[Stored data]

┏━━

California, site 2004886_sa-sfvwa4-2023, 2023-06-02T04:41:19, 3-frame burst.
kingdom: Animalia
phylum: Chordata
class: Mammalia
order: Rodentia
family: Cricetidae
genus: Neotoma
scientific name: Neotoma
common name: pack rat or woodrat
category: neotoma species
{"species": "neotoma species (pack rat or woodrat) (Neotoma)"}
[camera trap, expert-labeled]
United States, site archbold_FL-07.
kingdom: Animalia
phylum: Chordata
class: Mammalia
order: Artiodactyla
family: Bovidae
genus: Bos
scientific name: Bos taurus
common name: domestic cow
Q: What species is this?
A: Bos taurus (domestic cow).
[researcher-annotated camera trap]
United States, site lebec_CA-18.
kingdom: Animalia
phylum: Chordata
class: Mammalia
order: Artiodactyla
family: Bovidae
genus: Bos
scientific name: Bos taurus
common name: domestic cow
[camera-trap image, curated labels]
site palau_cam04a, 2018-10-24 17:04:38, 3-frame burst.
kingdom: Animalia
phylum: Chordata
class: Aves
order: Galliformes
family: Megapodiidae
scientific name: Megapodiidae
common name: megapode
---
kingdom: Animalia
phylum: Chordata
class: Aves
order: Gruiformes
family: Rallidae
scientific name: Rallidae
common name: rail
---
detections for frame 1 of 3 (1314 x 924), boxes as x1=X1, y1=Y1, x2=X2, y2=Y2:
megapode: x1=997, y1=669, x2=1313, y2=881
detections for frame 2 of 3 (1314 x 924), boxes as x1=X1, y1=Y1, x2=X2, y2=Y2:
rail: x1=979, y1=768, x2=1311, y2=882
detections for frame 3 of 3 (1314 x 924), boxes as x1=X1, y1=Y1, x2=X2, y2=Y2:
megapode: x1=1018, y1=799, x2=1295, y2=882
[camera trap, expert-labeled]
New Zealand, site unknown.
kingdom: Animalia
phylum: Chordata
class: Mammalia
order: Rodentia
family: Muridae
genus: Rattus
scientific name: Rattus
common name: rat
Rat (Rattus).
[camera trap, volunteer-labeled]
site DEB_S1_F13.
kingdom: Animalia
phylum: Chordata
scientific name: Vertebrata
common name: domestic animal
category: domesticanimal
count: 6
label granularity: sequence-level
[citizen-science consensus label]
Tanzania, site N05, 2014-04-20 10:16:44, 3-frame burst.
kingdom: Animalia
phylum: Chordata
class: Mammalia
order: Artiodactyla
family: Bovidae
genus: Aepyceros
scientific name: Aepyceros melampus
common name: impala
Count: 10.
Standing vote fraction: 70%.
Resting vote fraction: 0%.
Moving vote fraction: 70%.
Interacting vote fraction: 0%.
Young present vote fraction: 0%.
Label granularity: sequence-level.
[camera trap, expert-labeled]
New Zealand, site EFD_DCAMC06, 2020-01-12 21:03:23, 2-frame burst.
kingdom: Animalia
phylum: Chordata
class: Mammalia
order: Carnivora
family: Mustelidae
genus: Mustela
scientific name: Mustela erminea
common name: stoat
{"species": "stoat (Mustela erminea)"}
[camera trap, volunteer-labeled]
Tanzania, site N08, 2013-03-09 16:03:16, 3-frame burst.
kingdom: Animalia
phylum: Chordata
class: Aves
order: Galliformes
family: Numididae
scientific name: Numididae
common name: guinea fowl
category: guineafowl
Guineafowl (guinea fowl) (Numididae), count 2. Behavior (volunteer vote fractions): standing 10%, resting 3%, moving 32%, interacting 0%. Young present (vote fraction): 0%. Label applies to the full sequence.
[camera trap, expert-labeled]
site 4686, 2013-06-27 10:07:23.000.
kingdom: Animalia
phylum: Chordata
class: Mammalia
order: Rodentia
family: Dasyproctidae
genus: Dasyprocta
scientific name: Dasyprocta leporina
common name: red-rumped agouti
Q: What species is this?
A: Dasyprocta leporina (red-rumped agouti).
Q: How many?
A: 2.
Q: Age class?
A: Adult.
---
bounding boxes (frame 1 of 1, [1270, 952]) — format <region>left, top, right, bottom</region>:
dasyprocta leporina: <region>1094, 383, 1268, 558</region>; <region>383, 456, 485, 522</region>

┗━━

# [EXERCISE DETAILS]
All of the records above are to be printed again exactly as they appear.

# [WRITTEN ANSWER]
California, site 2004886_sa-sfvwa4-2023, 2023-06-02T04:41:19, 3-frame burst.
kingdom: Animalia
phylum: Chordata
class: Mammalia
order: Rodentia
family: Cricetidae
genus: Neotoma
scientific name: Neotoma
common name: pack rat or woodrat
category: neotoma species
{"species": "neotoma species (pack rat or woodrat) (Neotoma)"}
[camera trap, expert-labeled]
United States, site archbold_FL-07.
kingdom: Animalia
phylum: Chordata
class: Mammalia
order: Artiodactyla
family: Bovidae
genus: Bos
scientific name: Bos taurus
common name: domestic cow
Q: What species is this?
A: Bos taurus (domestic cow).
[researcher-annotated camera trap]
United States, site lebec_CA-18.
kingdom: Animalia
phylum: Chordata
class: Mammalia
order: Artiodactyla
family: Bovidae
genus: Bos
scientific name: Bos taurus
common name: domestic cow
[camera-trap image, curated labels]
site palau_cam04a, 2018-10-24 17:04:38, 3-frame burst.
kingdom: Animalia
phylum: Chordata
class: Aves
order: Galliformes
family: Megapodiidae
scientific name: Megapodiidae
common name: megapode
---
kingdom: Animalia
phylum: Chordata
class: Aves
order: Gruiformes
family: Rallidae
scientific name: Rallidae
common name: rail
---
detections for frame 1 of 3 (1314 x 924), boxes as x1=X1, y1=Y1, x2=X2, y2=Y2:
megapode: x1=997, y1=669, x2=1313, y2=881
detections for frame 2 of 3 (1314 x 924), boxes as x1=X1, y1=Y1, x2=X2, y2=Y2:
rail: x1=979, y1=768, x2=1311, y2=882
detections for frame 3 of 3 (1314 x 924), boxes as x1=X1, y1=Y1, x2=X2, y2=Y2:
megapode: x1=1018, y1=799, x2=1295, y2=882
[camera trap, expert-labeled]
New Zealand, site unknown.
kingdom: Animalia
phylum: Chordata
class: Mammalia
order: Rodentia
family: Muridae
genus: Rattus
scientific name: Rattus
common name: rat
Rat (Rattus).
[camera trap, volunteer-labeled]
site DEB_S1_F13.
kingdom: Animalia
phylum: Chordata
scientific name: Vertebrata
common name: domestic animal
category: domesticanimal
count: 6
label granularity: sequence-level
[citizen-science consensus label]
Tanzania, site N05, 2014-04-20 10:16:44, 3-frame burst.
kingdom: Animalia
phylum: Chordata
class: Mammalia
order: Artiodactyla
family: Bovidae
genus: Aepyceros
scientific name: Aepyceros melampus
common name: impala
Count: 10.
Standing vote fraction: 70%.
Resting vote fraction: 0%.
Moving vote fraction: 70%.
Interacting vote fraction: 0%.
Young present vote fraction: 0%.
Label granularity: sequence-level.
[camera trap, expert-labeled]
New Zealand, site EFD_DCAMC06, 2020-01-12 21:03:23, 2-frame burst.
kingdom: Animalia
phylum: Chordata
class: Mammalia
order: Carnivora
family: Mustelidae
genus: Mustela
scientific name: Mustela erminea
common name: stoat
{"species": "stoat (Mustela erminea)"}
[camera trap, volunteer-labeled]
Tanzania, site N08, 2013-03-09 16:03:16, 3-frame burst.
kingdom: Animalia
phylum: Chordata
class: Aves
order: Galliformes
family: Numididae
scientific name: Numididae
common name: guinea fowl
category: guineafowl
Guineafowl (guinea fowl) (Numididae), count 2. Behavior (volunteer vote fractions): standing 10%, resting 3%, moving 32%, interacting 0%. Young present (vote fraction): 0%. Label applies to the full sequence.
[camera trap, expert-labeled]
site 4686, 2013-06-27 10:07:23.000.
kingdom: Animalia
phylum: Chordata
class: Mammalia
order: Rodentia
family: Dasyproctidae
genus: Dasyprocta
scientific name: Dasyprocta leporina
common name: red-rumped agouti
Q: What species is this?
A: Dasyprocta leporina (red-rumped agouti).
Q: How many?
A: 2.
Q: Age class?
A: Adult.
---
bounding boxes (frame 1 of 1, [1270, 952]) — format <region>left, top, right, bottom</region>:
dasyprocta leporina: <region>1094, 383, 1268, 558</region>; <region>383, 456, 485, 522</region>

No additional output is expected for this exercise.